Prompt » Would it be possible to reproduce every entry exactly, please?

(Source records)

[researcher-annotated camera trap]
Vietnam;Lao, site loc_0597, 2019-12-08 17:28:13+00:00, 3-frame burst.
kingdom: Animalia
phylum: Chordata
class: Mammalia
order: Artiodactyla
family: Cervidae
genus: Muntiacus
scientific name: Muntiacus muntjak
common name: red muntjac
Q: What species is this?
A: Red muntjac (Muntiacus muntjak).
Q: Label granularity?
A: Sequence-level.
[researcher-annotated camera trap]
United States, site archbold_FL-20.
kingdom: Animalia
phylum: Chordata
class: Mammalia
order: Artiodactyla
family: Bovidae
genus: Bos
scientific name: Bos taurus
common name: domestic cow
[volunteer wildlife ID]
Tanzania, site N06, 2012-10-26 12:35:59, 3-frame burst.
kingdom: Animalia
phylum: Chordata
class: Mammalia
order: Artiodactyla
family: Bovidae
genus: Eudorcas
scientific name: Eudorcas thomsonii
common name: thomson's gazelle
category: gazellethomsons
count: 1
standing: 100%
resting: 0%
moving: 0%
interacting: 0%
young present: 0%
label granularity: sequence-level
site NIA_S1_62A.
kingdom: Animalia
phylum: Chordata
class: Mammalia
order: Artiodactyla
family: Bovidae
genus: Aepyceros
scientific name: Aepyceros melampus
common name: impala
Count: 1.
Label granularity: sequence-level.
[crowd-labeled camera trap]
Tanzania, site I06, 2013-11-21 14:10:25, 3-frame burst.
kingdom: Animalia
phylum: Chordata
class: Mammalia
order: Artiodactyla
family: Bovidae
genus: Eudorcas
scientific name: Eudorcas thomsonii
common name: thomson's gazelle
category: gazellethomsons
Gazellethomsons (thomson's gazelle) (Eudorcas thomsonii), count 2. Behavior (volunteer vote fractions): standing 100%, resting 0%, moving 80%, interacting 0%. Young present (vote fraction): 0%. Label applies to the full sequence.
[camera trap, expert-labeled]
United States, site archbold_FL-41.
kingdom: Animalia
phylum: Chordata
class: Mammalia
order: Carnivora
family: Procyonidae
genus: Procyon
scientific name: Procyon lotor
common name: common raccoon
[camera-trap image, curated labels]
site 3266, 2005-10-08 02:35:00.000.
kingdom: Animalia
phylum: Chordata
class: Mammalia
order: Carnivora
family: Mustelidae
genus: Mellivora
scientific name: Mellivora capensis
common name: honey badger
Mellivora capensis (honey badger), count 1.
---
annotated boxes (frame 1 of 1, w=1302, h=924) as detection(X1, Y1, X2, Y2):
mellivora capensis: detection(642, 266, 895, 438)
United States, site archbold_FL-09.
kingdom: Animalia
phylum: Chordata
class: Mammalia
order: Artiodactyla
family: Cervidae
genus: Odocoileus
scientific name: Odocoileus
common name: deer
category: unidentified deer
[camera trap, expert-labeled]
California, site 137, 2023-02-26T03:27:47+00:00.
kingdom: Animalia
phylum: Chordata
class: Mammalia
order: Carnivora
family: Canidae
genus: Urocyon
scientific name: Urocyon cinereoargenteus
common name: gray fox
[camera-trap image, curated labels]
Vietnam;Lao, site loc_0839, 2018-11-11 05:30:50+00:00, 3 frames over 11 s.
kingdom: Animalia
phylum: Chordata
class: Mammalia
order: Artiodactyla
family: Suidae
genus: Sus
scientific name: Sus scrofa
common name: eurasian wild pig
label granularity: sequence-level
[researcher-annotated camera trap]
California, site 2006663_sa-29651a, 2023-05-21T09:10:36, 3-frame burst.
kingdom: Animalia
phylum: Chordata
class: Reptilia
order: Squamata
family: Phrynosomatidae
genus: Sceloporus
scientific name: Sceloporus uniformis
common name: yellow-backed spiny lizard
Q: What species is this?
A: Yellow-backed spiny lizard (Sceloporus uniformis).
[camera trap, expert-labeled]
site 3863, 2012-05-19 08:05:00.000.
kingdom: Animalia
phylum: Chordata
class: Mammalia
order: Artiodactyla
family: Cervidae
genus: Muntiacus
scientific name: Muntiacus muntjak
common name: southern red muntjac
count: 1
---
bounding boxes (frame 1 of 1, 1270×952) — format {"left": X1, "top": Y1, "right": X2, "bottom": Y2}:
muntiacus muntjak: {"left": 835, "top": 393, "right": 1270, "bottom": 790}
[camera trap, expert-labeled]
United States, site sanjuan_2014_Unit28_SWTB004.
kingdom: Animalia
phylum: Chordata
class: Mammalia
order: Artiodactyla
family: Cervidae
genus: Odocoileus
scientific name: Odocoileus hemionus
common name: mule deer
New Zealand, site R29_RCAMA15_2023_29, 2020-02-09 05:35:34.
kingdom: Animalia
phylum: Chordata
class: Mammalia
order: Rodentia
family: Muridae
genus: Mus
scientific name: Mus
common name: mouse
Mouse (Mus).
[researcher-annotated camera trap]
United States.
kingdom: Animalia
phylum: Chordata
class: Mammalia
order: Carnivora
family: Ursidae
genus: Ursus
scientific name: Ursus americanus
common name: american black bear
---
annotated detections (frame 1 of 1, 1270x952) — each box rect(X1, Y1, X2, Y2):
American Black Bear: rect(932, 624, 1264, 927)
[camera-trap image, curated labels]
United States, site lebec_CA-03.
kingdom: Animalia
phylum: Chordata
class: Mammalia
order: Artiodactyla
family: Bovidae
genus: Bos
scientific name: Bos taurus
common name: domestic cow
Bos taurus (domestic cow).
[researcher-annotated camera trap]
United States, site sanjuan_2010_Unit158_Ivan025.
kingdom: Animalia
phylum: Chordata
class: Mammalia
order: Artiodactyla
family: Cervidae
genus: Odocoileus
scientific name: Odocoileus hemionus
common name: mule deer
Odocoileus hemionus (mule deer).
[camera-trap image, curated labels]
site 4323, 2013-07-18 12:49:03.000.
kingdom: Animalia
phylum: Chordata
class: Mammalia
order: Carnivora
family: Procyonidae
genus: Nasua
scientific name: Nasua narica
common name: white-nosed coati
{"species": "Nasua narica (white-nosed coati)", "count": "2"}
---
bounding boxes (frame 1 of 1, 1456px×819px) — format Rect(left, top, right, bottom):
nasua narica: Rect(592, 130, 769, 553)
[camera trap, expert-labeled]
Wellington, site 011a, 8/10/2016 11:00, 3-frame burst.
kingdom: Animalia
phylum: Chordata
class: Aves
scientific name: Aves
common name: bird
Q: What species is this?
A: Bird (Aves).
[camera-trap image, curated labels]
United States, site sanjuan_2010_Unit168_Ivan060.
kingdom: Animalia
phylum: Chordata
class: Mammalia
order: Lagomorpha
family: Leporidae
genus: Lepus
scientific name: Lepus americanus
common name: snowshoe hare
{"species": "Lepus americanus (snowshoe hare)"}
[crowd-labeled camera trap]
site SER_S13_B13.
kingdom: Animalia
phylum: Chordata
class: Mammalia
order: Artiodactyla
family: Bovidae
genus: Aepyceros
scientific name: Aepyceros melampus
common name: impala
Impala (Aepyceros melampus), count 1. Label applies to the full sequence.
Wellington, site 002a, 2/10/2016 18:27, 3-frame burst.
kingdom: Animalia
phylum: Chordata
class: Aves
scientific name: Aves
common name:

Response for this exercise »
[researcher-annotated camera trap]
Vietnam;Lao, site loc_0597, 2019-12-08 17:28:13+00:00, 3-frame burst.
kingdom: Animalia
phylum: Chordata
class: Mammalia
order: Artiodactyla
family: Cervidae
genus: Muntiacus
scientific name: Muntiacus muntjak
common name: red muntjac
Q: What species is this?
A: Red muntjac (Muntiacus muntjak).
Q: Label granularity?
A: Sequence-level.
[researcher-annotated camera trap]
United States, site archbold_FL-20.
kingdom: Animalia
phylum: Chordata
class: Mammalia
order: Artiodactyla
family: Bovidae
genus: Bos
scientific name: Bos taurus
common name: domestic cow
[volunteer wildlife ID]
Tanzania, site N06, 2012-10-26 12:35:59, 3-frame burst.
kingdom: Animalia
phylum: Chordata
class: Mammalia
order: Artiodactyla
family: Bovidae
genus: Eudorcas
scientific name: Eudorcas thomsonii
common name: thomson's gazelle
category: gazellethomsons
count: 1
standing: 100%
resting: 0%
moving: 0%
interacting: 0%
young present: 0%
label granularity: sequence-level
site NIA_S1_62A.
kingdom: Animalia
phylum: Chordata
class: Mammalia
order: Artiodactyla
family: Bovidae
genus: Aepyceros
scientific name: Aepyceros melampus
common name: impala
Count: 1.
Label granularity: sequence-level.
[crowd-labeled camera trap]
Tanzania, site I06, 2013-11-21 14:10:25, 3-frame burst.
kingdom: Animalia
phylum: Chordata
class: Mammalia
order: Artiodactyla
family: Bovidae
genus: Eudorcas
scientific name: Eudorcas thomsonii
common name: thomson's gazelle
category: gazellethomsons
Gazellethomsons (thomson's gazelle) (Eudorcas thomsonii), count 2. Behavior (volunteer vote fractions): standing 100%, resting 0%, moving 80%, interacting 0%. Young present (vote fraction): 0%. Label applies to the full sequence.
[camera trap, expert-labeled]
United States, site archbold_FL-41.
kingdom: Animalia
phylum: Chordata
class: Mammalia
order: Carnivora
family: Procyonidae
genus: Procyon
scientific name: Procyon lotor
common name: common raccoon
[camera-trap image, curated labels]
site 3266, 2005-10-08 02:35:00.000.
kingdom: Animalia
phylum: Chordata
class: Mammalia
order: Carnivora
family: Mustelidae
genus: Mellivora
scientific name: Mellivora capensis
common name: honey badger
Mellivora capensis (honey badger), count 1.
---
annotated boxes (frame 1 of 1, w=1302, h=924) as detection(X1, Y1, X2, Y2):
mellivora capensis: detection(642, 266, 895, 438)
United States, site archbold_FL-09.
kingdom: Animalia
phylum: Chordata
class: Mammalia
order: Artiodactyla
family: Cervidae
genus: Odocoileus
scientific name: Odocoileus
common name: deer
category: unidentified deer
[camera trap, expert-labeled]
California, site 137, 2023-02-26T03:27:47+00:00.
kingdom: Animalia
phylum: Chordata
class: Mammalia
order: Carnivora
family: Canidae
genus: Urocyon
scientific name: Urocyon cinereoargenteus
common name: gray fox
[camera-trap image, curated labels]
Vietnam;Lao, site loc_0839, 2018-11-11 05:30:50+00:00, 3 frames over 11 s.
kingdom: Animalia
phylum: Chordata
class: Mammalia
order: Artiodactyla
family: Suidae
genus: Sus
scientific name: Sus scrofa
common name: eurasian wild pig
label granularity: sequence-level
[researcher-annotated camera trap]
California, site 2006663_sa-29651a, 2023-05-21T09:10:36, 3-frame burst.
kingdom: Animalia
phylum: Chordata
class: Reptilia
order: Squamata
family: Phrynosomatidae
genus: Sceloporus
scientific name: Sceloporus uniformis
common name: yellow-backed spiny lizard
Q: What species is this?
A: Yellow-backed spiny lizard (Sceloporus uniformis).
[camera trap, expert-labeled]
site 3863, 2012-05-19 08:05:00.000.
kingdom: Animalia
phylum: Chordata
class: Mammalia
order: Artiodactyla
family: Cervidae
genus: Muntiacus
scientific name: Muntiacus muntjak
common name: southern red muntjac
count: 1
---
bounding boxes (frame 1 of 1, 1270×952) — format {"left": X1, "top": Y1, "right": X2, "bottom": Y2}:
muntiacus muntjak: {"left": 835, "top": 393, "right": 1270, "bottom": 790}
[camera trap, expert-labeled]
United States, site sanjuan_2014_Unit28_SWTB004.
kingdom: Animalia
phylum: Chordata
class: Mammalia
order: Artiodactyla
family: Cervidae
genus: Odocoileus
scientific name: Odocoileus hemionus
common name: mule deer
New Zealand, site R29_RCAMA15_2023_29, 2020-02-09 05:35:34.
kingdom: Animalia
phylum: Chordata
class: Mammalia
order: Rodentia
family: Muridae
genus: Mus
scientific name: Mus
common name: mouse
Mouse (Mus).
[researcher-annotated camera trap]
United States.
kingdom: Animalia
phylum: Chordata
class: Mammalia
order: Carnivora
family: Ursidae
genus: Ursus
scientific name: Ursus americanus
common name: american black bear
---
annotated detections (frame 1 of 1, 1270x952) — each box rect(X1, Y1, X2, Y2):
American Black Bear: rect(932, 624, 1264, 927)
[camera-trap image, curated labels]
United States, site lebec_CA-03.
kingdom: Animalia
phylum: Chordata
class: Mammalia
order: Artiodactyla
family: Bovidae
genus: Bos
scientific name: Bos taurus
common name: domestic cow
Bos taurus (domestic cow).
[researcher-annotated camera trap]
United States, site sanjuan_2010_Unit158_Ivan025.
kingdom: Animalia
phylum: Chordata
class: Mammalia
order: Artiodactyla
family: Cervidae
genus: Odocoileus
scientific name: Odocoileus hemionus
common name: mule deer
Odocoileus hemionus (mule deer).
[camera-trap image, curated labels]
site 4323, 2013-07-18 12:49:03.000.
kingdom: Animalia
phylum: Chordata
class: Mammalia
order: Carnivora
family: Procyonidae
genus: Nasua
scientific name: Nasua narica
common name: white-nosed coati
{"species": "Nasua narica (white-nosed coati)", "count": "2"}
---
bounding boxes (frame 1 of 1, 1456px×819px) — format Rect(left, top, right, bottom):
nasua narica: Rect(592, 130, 769, 553)
[camera trap, expert-labeled]
Wellington, site 011a, 8/10/2016 11:00, 3-frame burst.
kingdom: Animalia
phylum: Chordata
class: Aves
scientific name: Aves
common name: bird
Q: What species is this?
A: Bird (Aves).
[camera-trap image, curated labels]
United States, site sanjuan_2010_Unit168_Ivan060.
kingdom: Animalia
phylum: Chordata
class: Mammalia
order: Lagomorpha
family: Leporidae
genus: Lepus
scientific name: Lepus americanus
common name: snowshoe hare
{"species": "Lepus americanus (snowshoe hare)"}
[crowd-labeled camera trap]
site SER_S13_B13.
kingdom: Animalia
phylum: Chordata
class: Mammalia
order: Artiodactyla
family: Bovidae
genus: Aepyceros
scientific name: Aepyceros melampus
common name: impala
Impala (Aepyceros melampus), count 1. Label applies to the full sequence.
Wellington, site 002a, 2/10/2016 18:27, 3-frame burst.
kingdom: Animalia
phylum: Chordata
class: Aves
scientific name: Aves
common name:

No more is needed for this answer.